■ EXERCISE DETAILS:
Write out the listing below from the line containing "Using (x=514, y=88), (x=426, y=237)" to its last line, unaltered, ends included.

■ MATERIAL SHOWN:
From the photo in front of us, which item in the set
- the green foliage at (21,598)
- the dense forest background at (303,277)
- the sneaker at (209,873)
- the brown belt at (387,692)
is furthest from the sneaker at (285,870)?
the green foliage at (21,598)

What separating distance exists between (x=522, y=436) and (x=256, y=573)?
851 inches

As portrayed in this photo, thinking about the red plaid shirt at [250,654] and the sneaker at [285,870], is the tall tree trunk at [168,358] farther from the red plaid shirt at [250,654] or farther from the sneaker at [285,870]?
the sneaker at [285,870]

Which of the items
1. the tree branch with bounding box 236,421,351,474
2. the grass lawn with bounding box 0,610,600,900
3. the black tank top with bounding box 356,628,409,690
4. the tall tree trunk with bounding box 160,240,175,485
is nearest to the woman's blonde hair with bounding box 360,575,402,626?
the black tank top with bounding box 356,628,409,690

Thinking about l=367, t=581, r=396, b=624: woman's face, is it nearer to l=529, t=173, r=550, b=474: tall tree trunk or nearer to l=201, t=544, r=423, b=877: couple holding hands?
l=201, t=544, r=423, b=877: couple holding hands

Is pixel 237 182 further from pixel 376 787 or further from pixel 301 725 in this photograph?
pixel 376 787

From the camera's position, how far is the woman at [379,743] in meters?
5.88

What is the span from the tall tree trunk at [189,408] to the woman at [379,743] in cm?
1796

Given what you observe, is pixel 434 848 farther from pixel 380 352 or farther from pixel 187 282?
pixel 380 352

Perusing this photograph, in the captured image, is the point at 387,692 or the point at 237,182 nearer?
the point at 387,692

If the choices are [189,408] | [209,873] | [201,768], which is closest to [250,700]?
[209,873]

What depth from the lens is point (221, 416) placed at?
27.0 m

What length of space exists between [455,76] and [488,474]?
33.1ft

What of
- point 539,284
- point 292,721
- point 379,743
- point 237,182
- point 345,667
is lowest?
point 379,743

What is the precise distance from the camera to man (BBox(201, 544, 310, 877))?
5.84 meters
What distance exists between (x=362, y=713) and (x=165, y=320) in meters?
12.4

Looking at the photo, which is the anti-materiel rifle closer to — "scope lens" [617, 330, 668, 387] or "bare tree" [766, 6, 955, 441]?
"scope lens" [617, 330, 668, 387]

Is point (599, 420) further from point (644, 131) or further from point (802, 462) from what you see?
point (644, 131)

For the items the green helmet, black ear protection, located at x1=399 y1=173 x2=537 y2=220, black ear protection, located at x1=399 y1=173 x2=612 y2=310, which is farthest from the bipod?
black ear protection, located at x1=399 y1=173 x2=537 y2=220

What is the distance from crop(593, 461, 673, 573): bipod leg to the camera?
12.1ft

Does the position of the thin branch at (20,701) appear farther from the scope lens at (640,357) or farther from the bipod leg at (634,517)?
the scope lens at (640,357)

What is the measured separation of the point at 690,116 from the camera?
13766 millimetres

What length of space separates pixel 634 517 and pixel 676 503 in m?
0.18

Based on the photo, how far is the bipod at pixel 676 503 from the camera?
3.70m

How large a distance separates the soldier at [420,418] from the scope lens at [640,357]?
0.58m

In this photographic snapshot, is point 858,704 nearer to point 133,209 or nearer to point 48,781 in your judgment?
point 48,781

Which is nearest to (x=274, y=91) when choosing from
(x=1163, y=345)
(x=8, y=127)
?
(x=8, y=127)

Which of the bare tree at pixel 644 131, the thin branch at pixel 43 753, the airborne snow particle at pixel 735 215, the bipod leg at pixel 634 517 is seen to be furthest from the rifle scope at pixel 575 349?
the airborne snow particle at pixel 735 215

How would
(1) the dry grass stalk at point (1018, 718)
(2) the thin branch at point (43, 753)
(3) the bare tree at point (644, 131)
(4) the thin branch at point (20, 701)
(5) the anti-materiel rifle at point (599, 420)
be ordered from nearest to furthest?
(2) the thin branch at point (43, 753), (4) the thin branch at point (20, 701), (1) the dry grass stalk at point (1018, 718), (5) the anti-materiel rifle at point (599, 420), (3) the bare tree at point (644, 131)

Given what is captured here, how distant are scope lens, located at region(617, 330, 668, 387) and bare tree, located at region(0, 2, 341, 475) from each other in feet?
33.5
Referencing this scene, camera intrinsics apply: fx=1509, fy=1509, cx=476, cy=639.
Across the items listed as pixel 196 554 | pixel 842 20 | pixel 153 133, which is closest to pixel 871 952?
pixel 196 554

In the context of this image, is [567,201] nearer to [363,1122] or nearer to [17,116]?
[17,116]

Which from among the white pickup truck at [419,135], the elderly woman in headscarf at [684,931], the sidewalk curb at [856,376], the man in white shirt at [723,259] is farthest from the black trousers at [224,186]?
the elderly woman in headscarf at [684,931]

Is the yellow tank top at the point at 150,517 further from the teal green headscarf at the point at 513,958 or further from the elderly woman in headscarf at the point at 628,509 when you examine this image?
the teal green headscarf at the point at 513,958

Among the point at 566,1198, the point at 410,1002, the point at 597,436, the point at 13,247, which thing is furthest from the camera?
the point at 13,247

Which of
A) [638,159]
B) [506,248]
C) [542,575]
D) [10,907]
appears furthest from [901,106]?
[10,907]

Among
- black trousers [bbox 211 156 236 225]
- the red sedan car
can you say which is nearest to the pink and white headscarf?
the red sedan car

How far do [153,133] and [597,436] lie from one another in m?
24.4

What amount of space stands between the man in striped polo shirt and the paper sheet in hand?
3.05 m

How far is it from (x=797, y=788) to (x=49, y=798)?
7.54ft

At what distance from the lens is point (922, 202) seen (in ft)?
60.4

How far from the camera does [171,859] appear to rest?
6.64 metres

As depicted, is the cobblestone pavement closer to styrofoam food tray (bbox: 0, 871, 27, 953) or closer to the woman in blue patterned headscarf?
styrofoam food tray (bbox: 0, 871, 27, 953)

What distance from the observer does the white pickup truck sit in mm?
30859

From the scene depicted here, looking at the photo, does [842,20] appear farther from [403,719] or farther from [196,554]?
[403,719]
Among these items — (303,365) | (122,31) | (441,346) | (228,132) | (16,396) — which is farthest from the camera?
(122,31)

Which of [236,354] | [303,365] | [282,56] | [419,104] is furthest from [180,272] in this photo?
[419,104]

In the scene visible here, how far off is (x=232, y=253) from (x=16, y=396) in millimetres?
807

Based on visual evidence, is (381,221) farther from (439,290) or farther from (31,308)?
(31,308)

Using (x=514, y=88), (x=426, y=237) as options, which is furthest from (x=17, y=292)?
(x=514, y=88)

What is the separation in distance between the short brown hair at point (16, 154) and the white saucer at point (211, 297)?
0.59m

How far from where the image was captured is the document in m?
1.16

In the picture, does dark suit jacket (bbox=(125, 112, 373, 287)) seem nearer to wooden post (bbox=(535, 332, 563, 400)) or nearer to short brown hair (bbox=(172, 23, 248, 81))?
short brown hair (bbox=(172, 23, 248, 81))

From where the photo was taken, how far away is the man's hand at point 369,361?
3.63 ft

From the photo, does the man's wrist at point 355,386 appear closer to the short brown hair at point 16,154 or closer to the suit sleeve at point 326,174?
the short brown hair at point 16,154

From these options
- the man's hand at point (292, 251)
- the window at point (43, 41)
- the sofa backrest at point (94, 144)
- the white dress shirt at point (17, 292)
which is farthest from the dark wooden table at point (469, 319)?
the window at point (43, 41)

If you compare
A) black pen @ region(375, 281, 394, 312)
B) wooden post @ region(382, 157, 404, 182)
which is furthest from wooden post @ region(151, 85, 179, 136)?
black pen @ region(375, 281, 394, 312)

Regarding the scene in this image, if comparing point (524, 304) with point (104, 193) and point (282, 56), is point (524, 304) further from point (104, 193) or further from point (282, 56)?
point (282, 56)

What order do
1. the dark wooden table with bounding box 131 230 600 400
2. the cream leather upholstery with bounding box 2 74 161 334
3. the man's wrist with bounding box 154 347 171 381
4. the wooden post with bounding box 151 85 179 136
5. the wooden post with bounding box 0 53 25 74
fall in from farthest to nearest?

■ WRITTEN RESPONSE:
Using (x=514, y=88), (x=426, y=237) as options, which is furthest from (x=17, y=292)?
(x=514, y=88)

What is the separation in distance between the short brown hair at point (16, 154) and the white saucer at point (211, 297)?
0.59m

How far from where the image was captured is the document in m?
1.16

In the picture, does dark suit jacket (bbox=(125, 112, 373, 287)) seem nearer to wooden post (bbox=(535, 332, 563, 400)) or nearer to short brown hair (bbox=(172, 23, 248, 81))?
short brown hair (bbox=(172, 23, 248, 81))

From where the photo was taken, how far away is the man's hand at point 369,361?
3.63 ft

From the photo, does the man's wrist at point 355,386 appear closer to the short brown hair at point 16,154 or closer to the suit sleeve at point 326,174?
the short brown hair at point 16,154

From these options
- the man's hand at point (292, 251)
- the window at point (43, 41)
- the sofa backrest at point (94, 144)
- the white dress shirt at point (17, 292)
which is farthest from the dark wooden table at point (469, 319)?
the window at point (43, 41)

If you compare
A) black pen @ region(375, 281, 394, 312)
B) wooden post @ region(382, 157, 404, 182)
which is furthest from wooden post @ region(151, 85, 179, 136)?
black pen @ region(375, 281, 394, 312)

Regarding the scene in this image, if comparing point (524, 304) with point (104, 193) and point (282, 56), is point (524, 304) further from point (104, 193) or further from point (282, 56)?
point (282, 56)

What order do
1. the dark wooden table with bounding box 131 230 600 400
2. the cream leather upholstery with bounding box 2 74 161 334
3. the man's wrist with bounding box 154 347 171 381
4. the wooden post with bounding box 151 85 179 136
5. the wooden post with bounding box 0 53 25 74
fall in from farthest to nearest?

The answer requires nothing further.